Will County executive signs video gaming resolution

Resolution prohibits additional video poker machines in unincorporated areas

Will County Executive Larry Walsh signed a resolution recently approved by the county board that prohibits additional video poker licenses in unincorporated Will County.

In a statement issued Tuesday, Walsh said the board’s action was “mostly symbolic,” despite there being sizable opposition to one establishment in Frankfort Township.

“There were several bills introduced in Springfield this year, and the county board should have taken a more serious approach to this ‘critical’ problem they have identified,” Walsh said. “Instead, [the board] focused on one establishment in one part of our county.”

He added that the board should “get serious and be proactive” in its efforts to limit further expansion of video gaming in Will County. To serve that purpose, Walsh said the board should lobby state legislators to enact meaningful legislation.

Walsh said he is opposed to the proliferation of store front video poker establishments, saying these types of establishments were not intended in the original legislation. Still, the county executive stated that the board’s “feel good” action will not have an impact on these types of businesses within municipal boundaries.

“Video poker was approved by the Illinois General Assembly in 2009, but did not really begin until 2012 across Illinois,” Walsh said. “During this period there was lots of rhetoric, but no action by the Will County Board to ban this form of gaming until April 2015. Meanwhile numerous small businesses, VFWs, and American Legion Halls successfully secured these licenses which helped these establishments keep their doors open and was the original intent of this legislation.”

The action taken by the county board only applies to unincorporated Will County and new licenses. Businesses that currently have a video poker license will not lose their ability to have gaming machines, and municipalities such as Joliet and Lockport can continue to allow video gaming.
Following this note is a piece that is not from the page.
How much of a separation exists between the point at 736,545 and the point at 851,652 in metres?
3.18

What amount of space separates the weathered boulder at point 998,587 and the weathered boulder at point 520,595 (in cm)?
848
Walsh said there are at least 19 municipalities in the county that still allow video poker establishments. Countywide, there are about 229 locations that offer video poker.

“Like it or not, gambling is very prevalent in Illinois and is mainly intended to be a revenue supplement for all levels of government,” he said. “With this action, Will County government will lose additional revenue and remove another tool for some small businesses to succeed in the unincorporated areas of the county.”